* _EXTRACT_:
Herein, a straightforward and inexpensive method for creating an extremely sensitive pressure sensor based on cellulose is described, using carbonized cotton fiber (CCF) as the conductive filler and polydimethylsiloxane (PDMS) as the polymer matrix. The results demonstrate that the CCF/PDMS composite shows outstanding mechanical properties and electrochemical characteristics, which may be useful in the development of compressible supercapacitors and pressure sensors. This work offers an effective and straightforward method for creating a compressible and conductive CCF/PDMS composite, demonstrating the enormous potential for industrialization and mass production.

2. Experimental

2.1. Materials

The cotton fiber was kindly provided by Xinjiang Hongruida Fiber Co., Ltd. (Bazhou, China). Toluene and PDMS (Slygard 184, Dow Corning, Midland, MI, USA) were purchased from Beijing LanYi Chem Co., Ltd. (Beijing, China) and utilized directly.

2.2. Preparation of CCF/PDMS Pressure Sensor

Figure 1a illustrates the fabrication process of CCF/PDMS pressure sensors. Deionized water was used to rinse the cotton fiber to get rid of any solid impurities. The cotton textiles were preserved for later use in a dry place after being properly dried in a tube furnace with an environment of inert gas nitrogen (gas flow, 200 sccm purity, 99.999%). The cotton fiber was heated to 900 °C at a rate of 5 °C min⁻¹, maintained at that temperature for 120 min, and then cooled to room temperature within 180 min. After that, the large amounts of carbonized cotton fiber were crushed and sieved, and the powder (CCF) passed through 200 mesh was gathered and employed as a conductive filler. A simple vacuum infusion procedure was used to create the CCF composite materials. Initially, the PDMS solution was created by thoroughly combining 2 g of the main agent (Sylgard 184, Dow Corning) and 0.2 g of the curing agent. The mixture was then diluted with 6 mL of toluene. The liquid was then violently stirred for 30 min while 1 g of carbonized cotton fiber was added, creating a homogeneous suspension. The suspension was then put into a PTFE container and left in a vacuum chamber at room temperature for 2 h to remove the bubbles and solvent. The sample was then cured for 3 h at 125 °C to create the CCF/PDMS composites.

2.3. Characterization

The morphologies and structures of materials were characterized by a field emission SEM (FE-SEM, FEI Quanta 650). A digital camera was used to take all of the given optical images (Canon IXUS 70). Using a 532 nm laser at room temperature, a laser Raman spectrometer (HPRIBA Evolution) examined the Raman spectra. The FTIR spectra of carbonized cotton fiber were obtained using a PerkinElmer infrared spectrometer (Spectrum 100 with) the method of potassium bromide pellet. An elemental analyzer (CE−440, PerkinElmer, Waltham, MA, USA) was used to measure the content of elements in CF and CCF. The resistance of the CCF/PDMS composite was evaluated at room temperature using a digital multimeter. The electrical conductivity of the CCF and CCF/PDMS composites was measured at room temperature with a two-probe method using an insulation resistance meter and a digital multimeter, respectively.

* _SET PROBLEM A_: Please output the passage of the pressure sensor text that runs from "The cotton fiber was kindly" down to "and utilized directly.", word for word.
* _SET PROBLEM B_:
Answer these questions from the pressure sensor text:
(i) Which company provided the cotton fiber?
(ii) To what temperature was the cotton fiber heated during carbonization?
(iii) What laser wavelength was used to examine the Raman spectra?
* _SET PROBLEM C_: Recast the paragraph of the pressure sensor text beginning "Figure 1a illustrates the fabrication process" as a list of steps, keeping its main facts.

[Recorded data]
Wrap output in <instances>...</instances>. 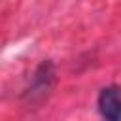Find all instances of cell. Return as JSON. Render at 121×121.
<instances>
[{
  "label": "cell",
  "instance_id": "obj_1",
  "mask_svg": "<svg viewBox=\"0 0 121 121\" xmlns=\"http://www.w3.org/2000/svg\"><path fill=\"white\" fill-rule=\"evenodd\" d=\"M55 81H57L55 64H53L51 60H42V62L36 66V70L32 72L30 83H28V87H26L25 93H23L25 100L30 102V104L42 102V100L47 98V95L53 91Z\"/></svg>",
  "mask_w": 121,
  "mask_h": 121
},
{
  "label": "cell",
  "instance_id": "obj_2",
  "mask_svg": "<svg viewBox=\"0 0 121 121\" xmlns=\"http://www.w3.org/2000/svg\"><path fill=\"white\" fill-rule=\"evenodd\" d=\"M96 110L104 119L121 121V87L106 85L96 96Z\"/></svg>",
  "mask_w": 121,
  "mask_h": 121
}]
</instances>
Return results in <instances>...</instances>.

* _CORRECT ANSWER A_:
The cotton fiber was kindly provided by Xinjiang Hongruida Fiber Co., Ltd. (Bazhou, China). Toluene and PDMS (Slygard 184, Dow Corning, Midland, MI, USA) were purchased from Beijing LanYi Chem Co., Ltd. (Beijing, China) and utilized directly.

* _CORRECT ANSWER B_:
(i) Xinjiang Hongruida Fiber Co., Ltd. (Bazhou, China)
(ii) 900 °C
(iii) 532 nm

* _CORRECT ANSWER C_:
- Rinse the cotton fiber with deionized water to remove solid impurities.
- Dry it in a tube furnace under nitrogen (200 sccm, 99.999% purity), then store it in a dry place.
- Heat the fiber to 900 °C at 5 °C min⁻¹, hold it there for 120 min, and cool it to room temperature within 180 min.
- Crush and sieve the carbonized fiber, and collect the powder that passes through 200 mesh (CCF) as the conductive filler.
- Make the PDMS solution by mixing 2 g of the main agent (Sylgard 184) with 0.2 g of curing agent, then dilute it with 6 mL of toluene.
- Add 1 g of CCF while stirring vigorously for 30 min to form a homogeneous suspension.
- Pour the suspension into a PTFE container and leave it in a vacuum chamber at room temperature for 2 h to remove bubbles and solvent.
- Cure the sample at 125 °C for 3 h to obtain the CCF/PDMS composites.